> _Set task A_:
Answer these questions from the email exchange below, one answer per line:
(i) According to Andrew Hagen, roughly how many years apart are the key moments in human history that were identified?
(ii) Which year does Hagen give as a possible date for the next big leap?
(iii) In the reply, what is the status of the intervals said to be analogous to?
> _Set task B_:
Name every person mentioned by name in the email exchange below.

> _Source extract_:
In a message dated 5/24/2001 9:55:53 PM Eastern Daylight Time,
[EMAIL PROTECTED] writes:


> [....] The origination (usually relative
>onset) of most things on a major scale has a macro timing factor, a fatal
>counterevidentiary suspicion of the basic wrongness of all views of
cultural
>evolution based on the unheard and unseen influence of Darwin.

> [flipping] buffalo nickels....


You still haven't addressed my objection that you are making a large,
unjustified inductive leap. You have identified some key moments in human
history, which you argue are roughly 1500 years apart. What makes me
believe that the next big leap will occur in the year 2200, or whenever the
next 1500 year point gets here? The logic behind this conclusion is
inductive. I am skeptical of prediction. Why is your method of prediction
better than, for example, that of economists who try to predict the Fed's
next move?

By the way, thanks for increasing your font size.

Andrew Hagen


We are discussing fragments of explanation here. I have made no inductive
leap, because I have read old Popper and don't use historical law theory, or
predictions of the future. Therefore the status of these intervals is
analogous to, say, the economic cycle. We look backward, measure economic
facts, and see a periodicity in them.

> _Data provided_:
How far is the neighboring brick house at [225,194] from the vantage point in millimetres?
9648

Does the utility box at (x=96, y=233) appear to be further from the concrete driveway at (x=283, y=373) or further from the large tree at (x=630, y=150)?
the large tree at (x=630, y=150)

> _Final answer A_:
(i) Roughly 1500 years
(ii) 2200
(iii) The economic cycle

> _Final answer B_:
Darwin
Andrew Hagen
Popper